There were 136 households, out of which 40.4% had children under the age of 18 living with them, 58.8% were married couples living together, 12.5% had a female householder with no husband present, and 25.0% were non-families. 21.3% of all households were made up of individuals, and 8.1% had someone living alone who was 65 years of age or older. The average household size was 2.68 and the average family size was 3.14.

In the village, the population was spread out, with 33.0% under the age of 18, 6.9% from 18 to 24, 32.1% from 25 to 44, 15.9% from 45 to 64, and 12.1% who were 65 years of age or older. The median age was 32 years. For every 100 females there were 96.8 males. For every 100 females age 18 and over, there were 96.8 males.
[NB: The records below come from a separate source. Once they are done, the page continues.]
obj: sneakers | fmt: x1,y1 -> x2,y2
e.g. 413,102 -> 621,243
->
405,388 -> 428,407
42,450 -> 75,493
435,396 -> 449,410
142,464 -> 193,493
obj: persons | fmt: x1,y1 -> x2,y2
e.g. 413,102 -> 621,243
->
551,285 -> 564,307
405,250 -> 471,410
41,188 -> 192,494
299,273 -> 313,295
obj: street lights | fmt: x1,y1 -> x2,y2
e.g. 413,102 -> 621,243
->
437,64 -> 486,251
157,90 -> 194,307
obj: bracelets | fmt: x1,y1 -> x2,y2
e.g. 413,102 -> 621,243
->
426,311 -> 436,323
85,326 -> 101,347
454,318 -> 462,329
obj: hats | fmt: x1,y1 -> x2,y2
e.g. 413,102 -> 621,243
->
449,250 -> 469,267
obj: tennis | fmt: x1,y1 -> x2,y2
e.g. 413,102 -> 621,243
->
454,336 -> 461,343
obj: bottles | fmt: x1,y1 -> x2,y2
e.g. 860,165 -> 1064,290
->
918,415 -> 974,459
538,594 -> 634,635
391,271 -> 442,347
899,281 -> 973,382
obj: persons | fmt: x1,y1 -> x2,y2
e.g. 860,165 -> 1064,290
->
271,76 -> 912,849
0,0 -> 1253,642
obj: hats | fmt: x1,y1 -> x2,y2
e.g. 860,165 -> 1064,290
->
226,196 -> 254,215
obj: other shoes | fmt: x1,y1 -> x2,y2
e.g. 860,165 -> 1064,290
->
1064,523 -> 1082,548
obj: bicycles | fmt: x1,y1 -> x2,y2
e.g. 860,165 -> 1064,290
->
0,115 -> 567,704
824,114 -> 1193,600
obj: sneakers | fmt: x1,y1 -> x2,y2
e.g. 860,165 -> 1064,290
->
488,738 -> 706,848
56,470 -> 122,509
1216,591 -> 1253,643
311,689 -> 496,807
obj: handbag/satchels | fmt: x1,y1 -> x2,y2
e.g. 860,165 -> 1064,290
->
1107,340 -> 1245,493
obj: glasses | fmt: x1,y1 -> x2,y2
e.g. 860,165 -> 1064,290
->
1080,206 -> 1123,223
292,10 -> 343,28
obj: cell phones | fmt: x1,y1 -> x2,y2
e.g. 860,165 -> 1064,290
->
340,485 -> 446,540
The median income for a household in the village was $36,719, and the median income for a family was $41,250. Males had a median income of $31,250 versus $20,000 for females. The per capita income for the village was $16,743. About 2.8% of families and 4.3% of the population were below the poverty line, including 6.6% of those under age 18 and none of those age 65 or over.